▶ _Assignment_: All entries need to be written out again exactly, without their pictures.

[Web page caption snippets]
/---
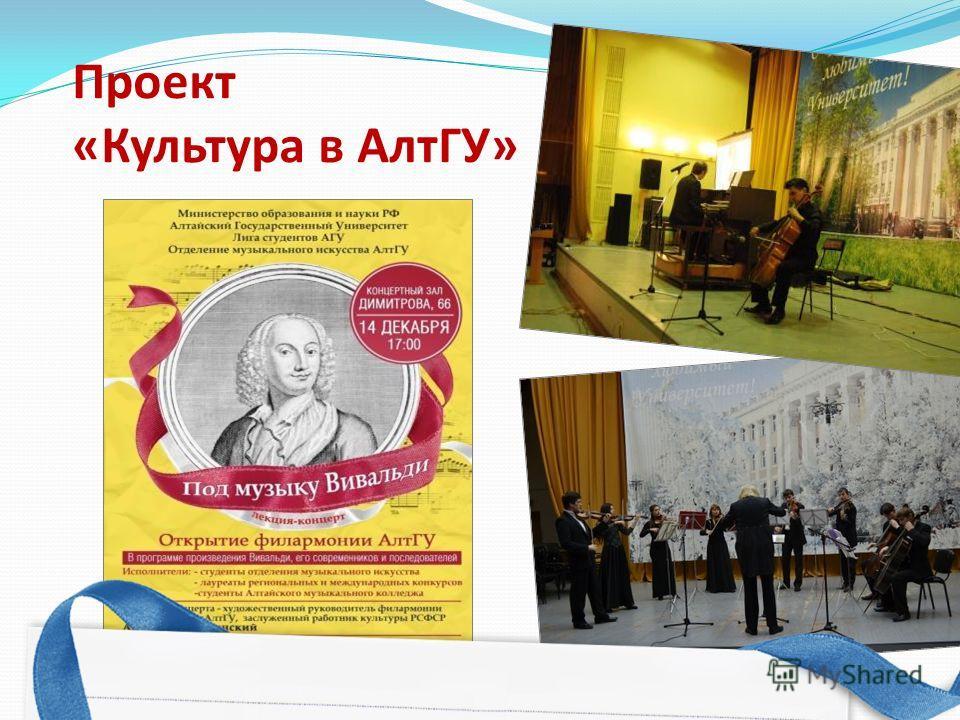 Проект «Культура в АлтГУ»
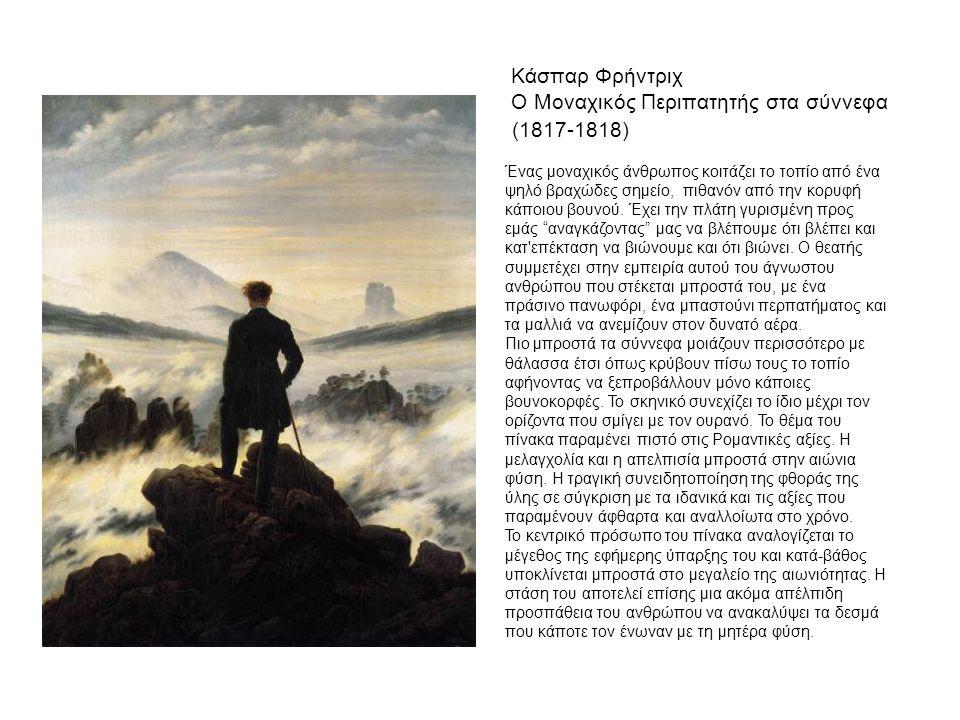 (1817-1818) Κάσπαρ Φρήντριχ Ο Μοναχικός Περιπατητής στα σύννεφα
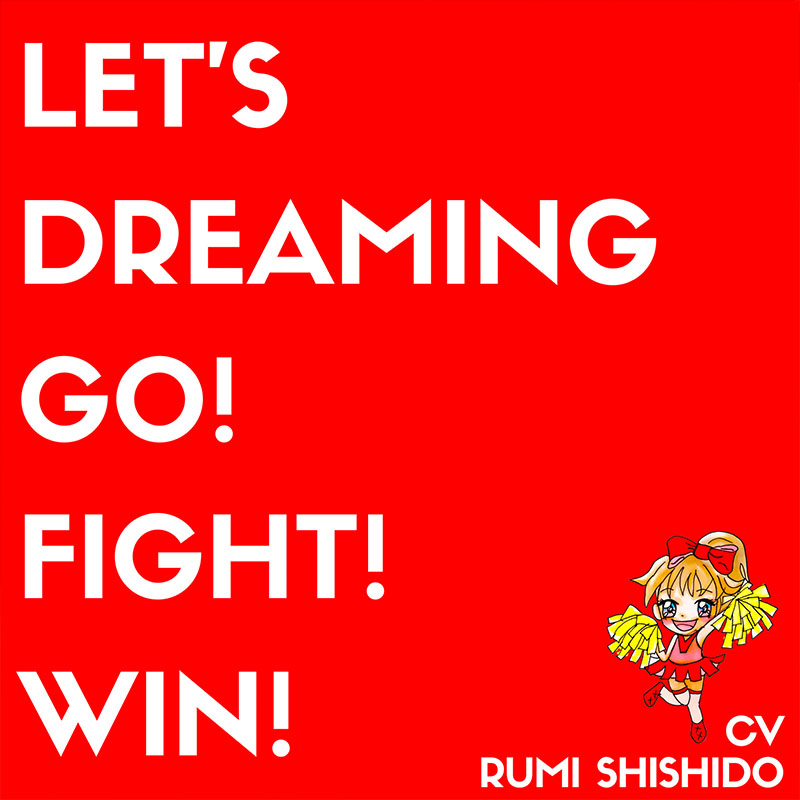 Let's dreaming / Go! Fight! Win!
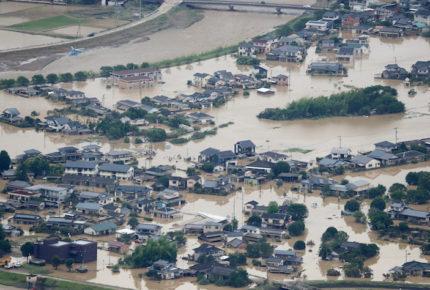 Lluvias dejan 14 ancianos muertos en Japón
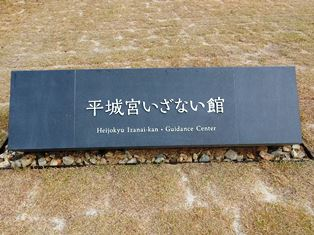 奈良時代と繋がるいざない館へGO_1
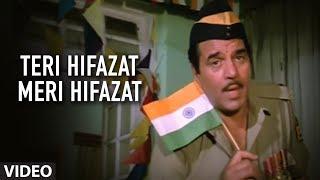 Teri Hifazat Meri Hifazat [Full Song]   Vardi   Dharmendra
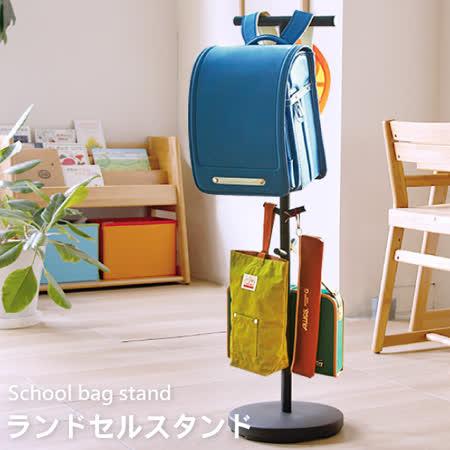 無印風 日系T型書包架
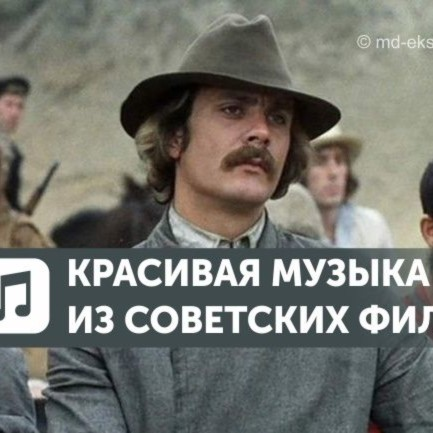 Лучшие саундтреки к советским фильмам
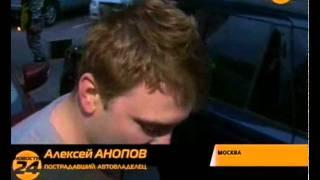 В Москве противники автомобилей громят автостоянки(, 2011-06-09T06:13:35.000Z)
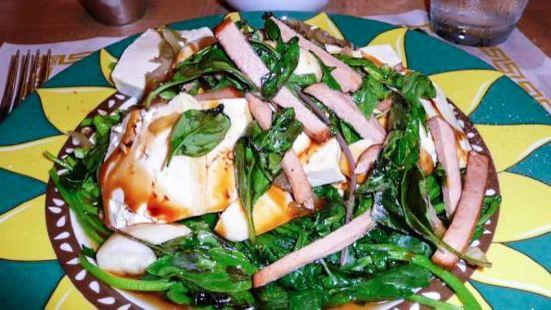 Sunflower Thai Vegetarian Restaurant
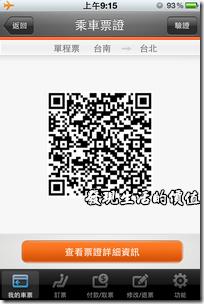 高鐵T-EXPRESS(QR Code)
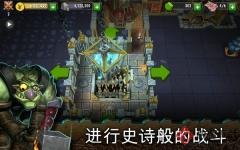 地下城守护者手机版 v1.4.76 安卓中文版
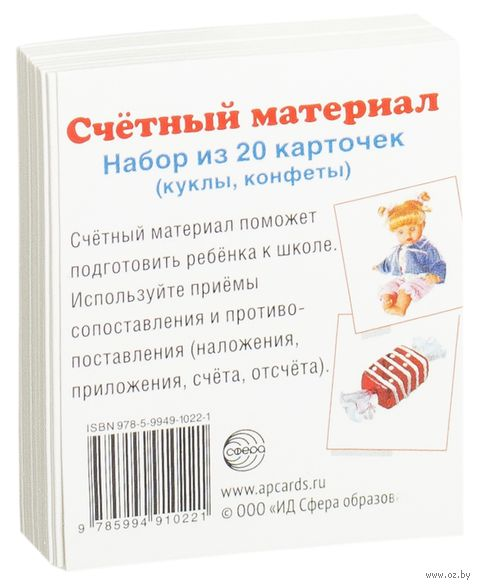 """Счетный материал """"Куклы, конфеты"""" (набор из 20 карточек)"""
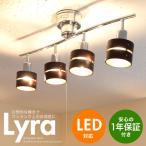 シーリングライト 4灯 スポットライト照明 おしゃれ LED対応 北欧 スポットライト 間接照明 天井 ペンダントライト 和室 CC-SPOT-4 電球別売り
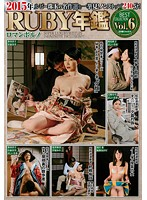 2015 Ruby Yearbook Romantic Porn 下載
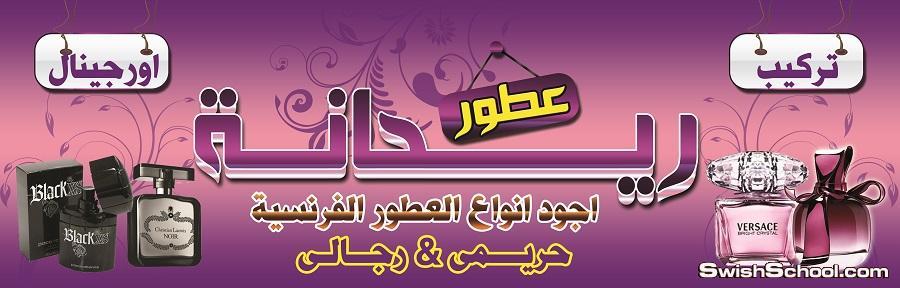 يفطة لمحل عطور يارب تنال اعجابكم + psd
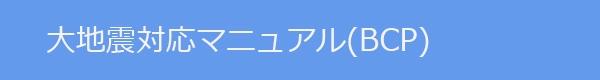 BCPマニュアル作成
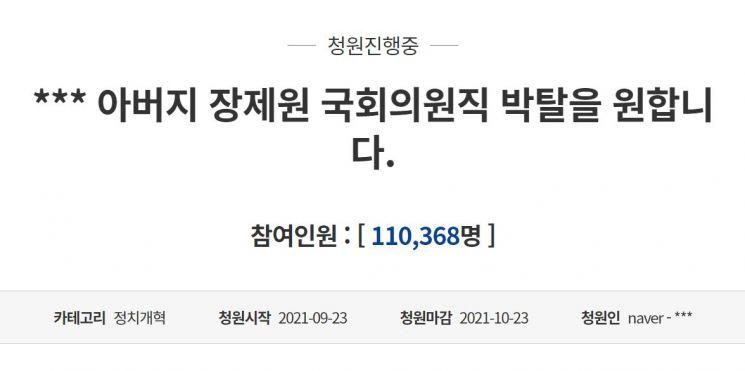 지난 23일 청와대 국민청원 게시판에는 노엘의 부친 장제원 의원의 의원직을 박탈해야 한다는 청원글이 올라왔다. [사진=청와대 국민청원 게시판 캡처]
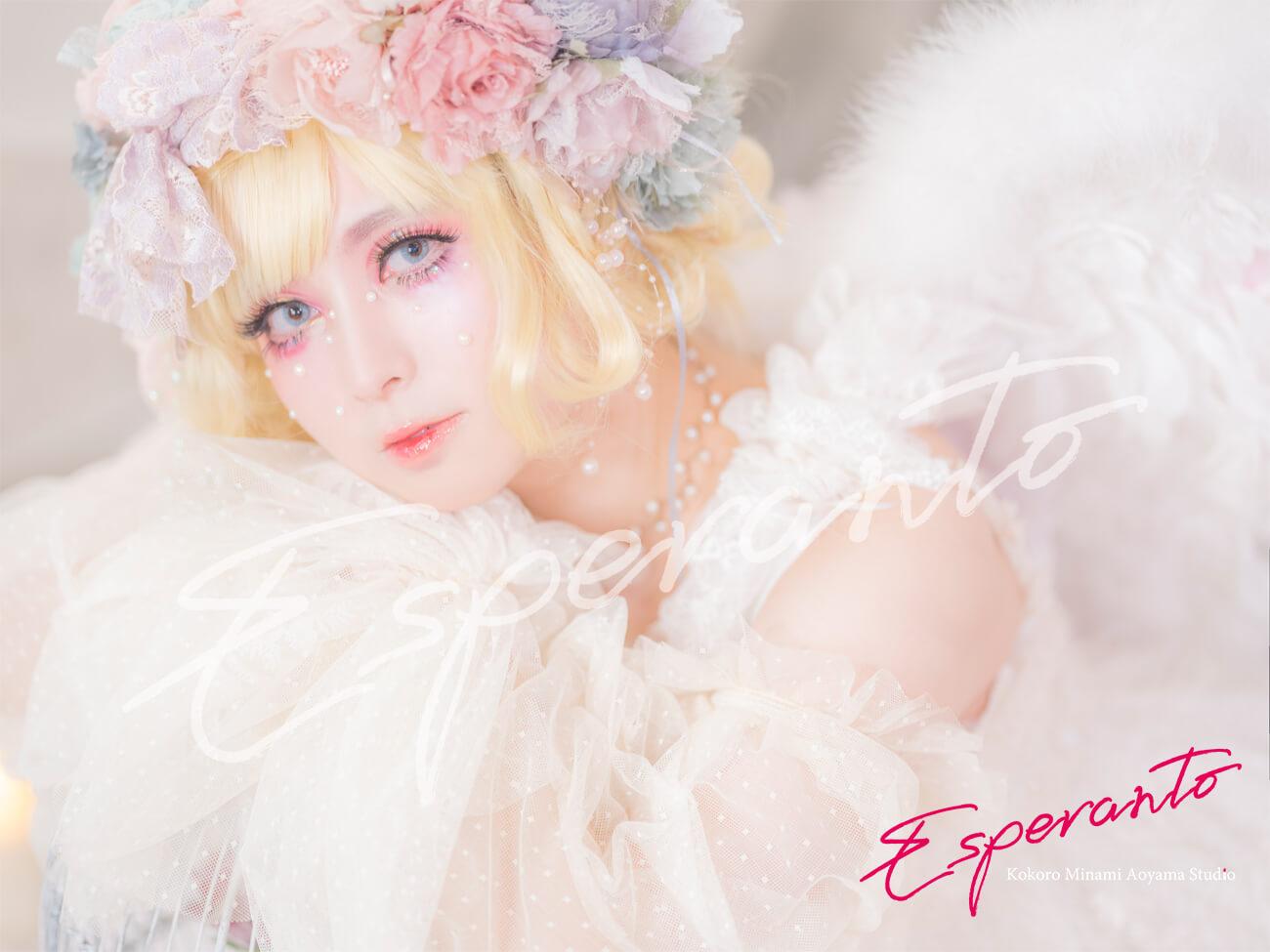 天使 ドレス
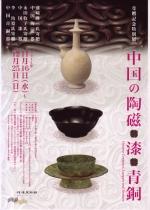 受贈記念特別展 中国の陶磁・漆・青銅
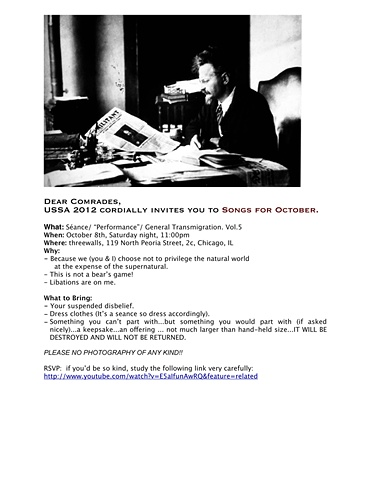 The invitation for Seance v.5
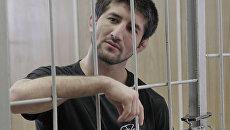 Заседание суда по делу спортсмена Расула Мирзаева. Архив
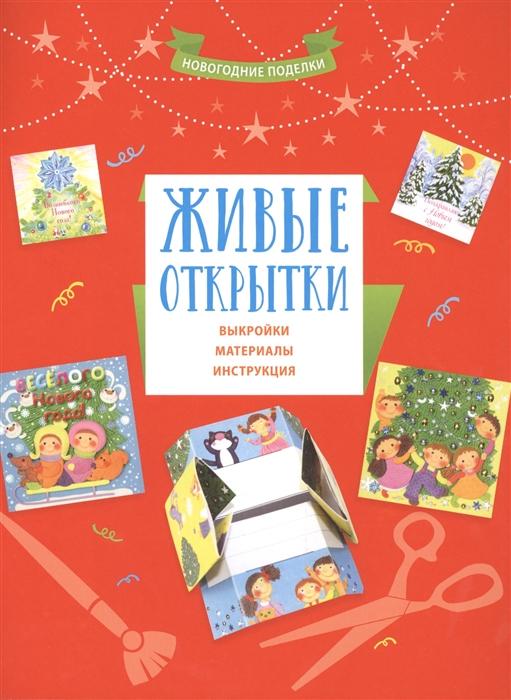 Фото - Волченко Ю. Живые открытки Выкройки материалы инструкция открытки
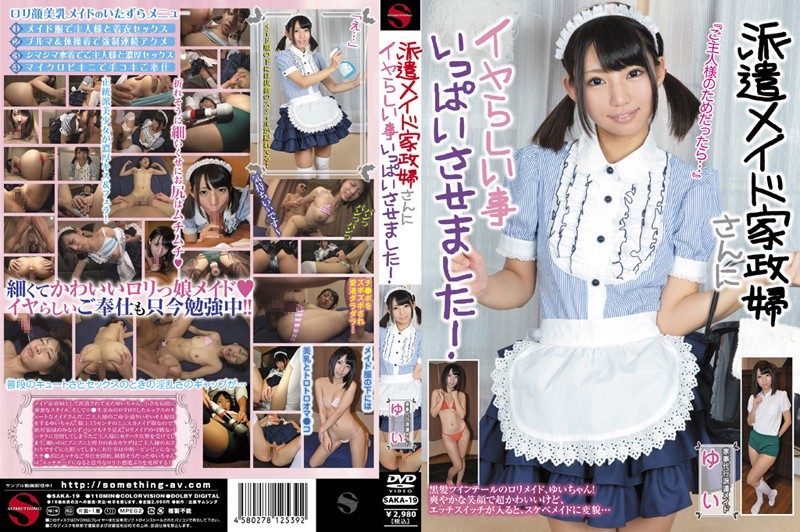 SAKA-19 free streaming porn I Made My Dispatched Maid Housekeeper Do Loads Of Hot Things ! Starring Yui.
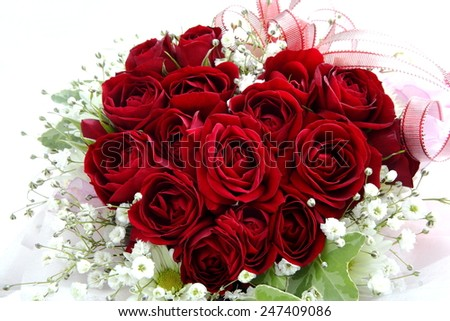 Heart of roses Valentine� s day or Wedding bouquet
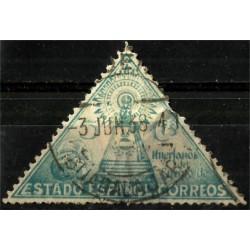 (20) Huerfanos de Correos. 1938. 5 Céntimos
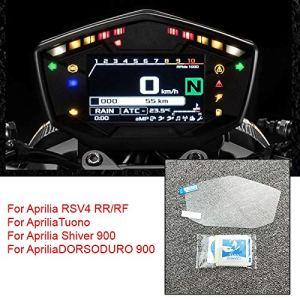 For Aprilia RSV4 RR/RF/DORSODURO 900 / Tuono/Shiver 900 Protège protection anti-rayures Cluster Film Speedometer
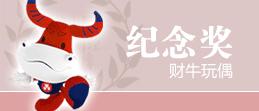中国财经风云榜,人物,网络评选,和讯网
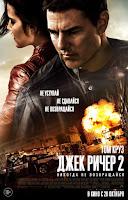 Джек ричер 2 : Никогда не возвращайся фильм 2016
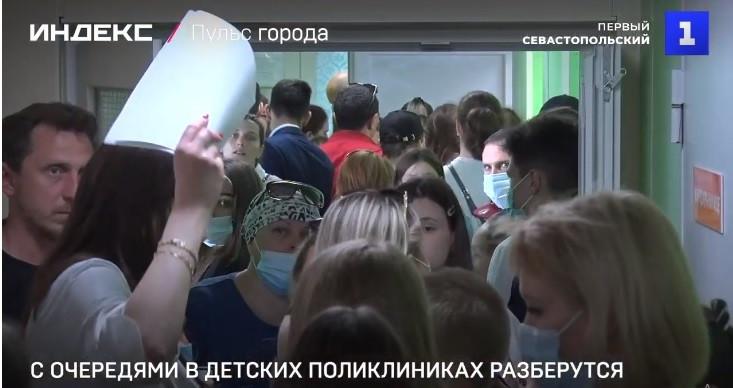 ForPost - Новости : В очередях на ПЦР-тесты для школьников находились 11 инфицированных севастопольцев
\---
▶ _Solved problem_:
 Проект «Культура в АлтГУ»
 (1817-1818) Κάσπαρ Φρήντριχ Ο Μοναχικός Περιπατητής στα σύννεφα
 Let's dreaming / Go! Fight! Win!
 Lluvias dejan 14 ancianos muertos en Japón
 奈良時代と繋がるいざない館へGO_1
 Teri Hifazat Meri Hifazat [Full Song]   Vardi   Dharmendra
 無印風 日系T型書包架
 Лучшие саундтреки к советским фильмам
 В Москве противники автомобилей громят автостоянки(, 2011-06-09T06:13:35.000Z)
 Sunflower Thai Vegetarian Restaurant
 高鐵T-EXPRESS(QR Code)
 地下城守护者手机版 v1.4.76 安卓中文版
 """Счетный материал """"Куклы, конфеты"""" (набор из 20 карточек)"""
 シーリングライト 4灯 スポットライト照明 おしゃれ LED対応 北欧 スポットライト 間接照明 天井 ペンダントライト 和室 CC-SPOT-4 電球別売り
 2015 Ruby Yearbook Romantic Porn 下載
 يفطة لمحل عطور يارب تنال اعجابكم + psd
 BCPマニュアル作成
 지난 23일 청와대 국민청원 게시판에는 노엘의 부친 장제원 의원의 의원직을 박탈해야 한다는 청원글이 올라왔다. [사진=청와대 국민청원 게시판 캡처]
 天使 ドレス
 受贈記念特別展 中国の陶磁・漆・青銅
 The invitation for Seance v.5
 Заседание суда по делу спортсмена Расула Мирзаева. Архив
 Фото - Волченко Ю. Живые открытки Выкройки материалы инструкция открытки
 SAKA-19 free streaming porn I Made My Dispatched Maid Housekeeper Do Loads Of Hot Things ! Starring Yui.
 Heart of roses Valentine� s day or Wedding bouquet
 (20) Huerfanos de Correos. 1938. 5 Céntimos
 For Aprilia RSV4 RR/RF/DORSODURO 900 / Tuono/Shiver 900 Protège protection anti-rayures Cluster Film Speedometer
中国财经风云榜,人物,网络评选,和讯网
 Джек ричер 2 : Никогда не возвращайся фильм 2016
 ForPost - Новости : В очередях на ПЦР-тесты для школьников находились 11 инфицированных севастопольцев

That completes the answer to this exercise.